Martins Blog

Trying to explain complex things in simple terms

RAC and HA SIG meting Royal Institute of British Architects September 2011

Posted by Martin Bach on September 22, 2011

I have been looking forward to the RAC & HA SIG for quite some time. Unfortunately I wasn’t able to make the spring meeting which must have been fantastic. For those who haven’t heard about it, this was the last time the SIG met under its current name-as Dave Burnham, the chair pointed out in his welcome note.

RAC & HA SIG is going to merge with the management & infrastructure SIG to form the availability management and infrastructure SIG, potentially reducing the number of meetings to 3 for the combined SIG. This is hopefully going to increase the number of attendees and also offer a larger range of topics. I am looking forward to the new format and am hoping for a wider number of topics and greater appeal.

Partly down to the transport problems that hit London today (Victoria Line was severely delayed and apparently overground services were impacted as well) the number of attendees was lower than expected.

The following are notes I have taken during the sessions, and as I’m not the best multi-tasking person in the world there may be some grammatical errors and typos in this post for which I apologise in advance.

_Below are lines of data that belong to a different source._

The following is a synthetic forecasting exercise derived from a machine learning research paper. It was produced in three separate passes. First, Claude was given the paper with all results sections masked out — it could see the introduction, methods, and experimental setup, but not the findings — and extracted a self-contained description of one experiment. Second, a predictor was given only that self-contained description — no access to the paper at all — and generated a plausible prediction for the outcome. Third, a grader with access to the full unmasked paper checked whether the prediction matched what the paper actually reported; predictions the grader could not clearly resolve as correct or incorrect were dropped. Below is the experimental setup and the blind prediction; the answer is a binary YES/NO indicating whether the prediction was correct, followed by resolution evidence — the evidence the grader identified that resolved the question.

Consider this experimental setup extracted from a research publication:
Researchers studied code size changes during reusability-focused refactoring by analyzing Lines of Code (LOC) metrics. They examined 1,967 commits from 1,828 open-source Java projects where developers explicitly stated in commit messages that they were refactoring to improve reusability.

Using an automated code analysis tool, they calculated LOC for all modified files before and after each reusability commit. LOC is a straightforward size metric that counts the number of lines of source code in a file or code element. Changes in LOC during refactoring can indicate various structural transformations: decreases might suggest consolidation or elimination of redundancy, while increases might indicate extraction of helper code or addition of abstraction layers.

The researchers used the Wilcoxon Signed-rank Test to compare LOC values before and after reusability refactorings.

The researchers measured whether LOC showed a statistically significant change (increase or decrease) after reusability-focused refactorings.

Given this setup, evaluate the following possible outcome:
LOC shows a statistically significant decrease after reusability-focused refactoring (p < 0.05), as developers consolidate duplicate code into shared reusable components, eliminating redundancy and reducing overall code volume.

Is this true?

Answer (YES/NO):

Support Update-Phil Davies

The first presentation was Phil Davies’s support update which provided the usual good overview of what is currently relevant in Oracle support. My personal highlight was the fact that you can limit the number of child cursors per statement via an underscore parameter. This worked will for his customer who had to use CURSOR_SHARING set to FORCE.

Also there is an interesting problem related with Data Guard, the RFS process and overwriting of arbitrary files on the standby.

Plugging in the Database Machine-Joel Goodman

Joel delivered a very good presentation about monitoring the Exadata Database Machine. What’s great about Joel is his depth of knowledge and his ability to enrich the presentation with annotations both from the classroom as well as real life. If you haven’t bookmarked his blog yet, it’s well worth doing so from http://dbatrain.wordpress.com/ .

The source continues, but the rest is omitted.